Google hat letzte Woche die Instantwelle für Suchanfragen losgetreten. Kurz darauf folgten Instant-Suchdienste für YouTube und Twitter. Ein Informatikstudent der Standford Universität soll einen solchen Dienst (http://ytinstant.com/) für YouTube innerhalb von nur drei Stunden programmiert haben. Kurz darauf erhielt er über Twitter ein Jobangebot von YouTube-Chef Chad Hurly.
Instant-Suche
Bei einer Instant-Suche erscheinen mit jedem getippten Zeichen bereits Ergebnislisten. Damit soll die Suche um drei bis fünf Sekunden schneller werden. Bisher wurden bei der Eingabe Vorschläge (Google Suggest) zur Vervollständigung der Suchbegriffe gemacht. Jetzt sind die Ergebnisse direkt sichtbar.
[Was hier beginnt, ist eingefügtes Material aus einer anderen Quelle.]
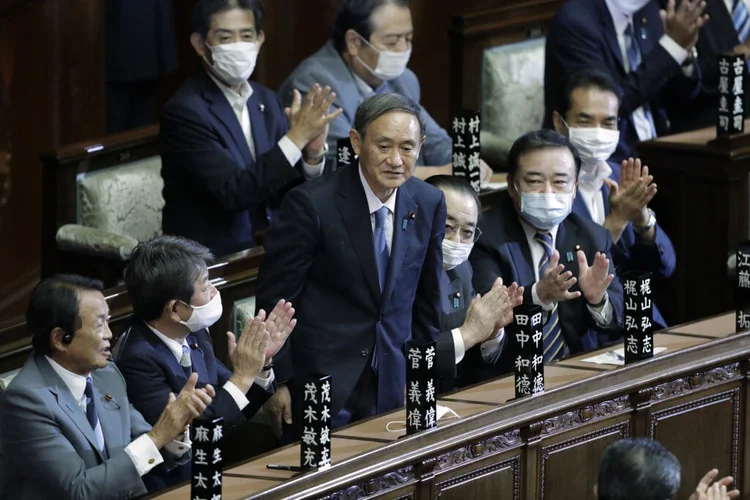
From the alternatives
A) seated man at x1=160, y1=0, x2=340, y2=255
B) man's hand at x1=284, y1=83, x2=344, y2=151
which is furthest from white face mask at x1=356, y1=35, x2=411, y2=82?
man's hand at x1=284, y1=83, x2=344, y2=151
Die Enter-Taste ist überflüssig geworden. Mit der Eingabe des Buchstabens „w“ in die Suchleiste, erhält der Nutzer als erstes Ergebnis Informationen über das Wetter. Falls Google der IP-Adresse, die die Suchanfrage gesendet hat, einen Ort zuweisen kann, wird das Ergebnis individualisiert. Das erste Ergebnis zeigt Informationen über das Wetter im jeweiligen Ort.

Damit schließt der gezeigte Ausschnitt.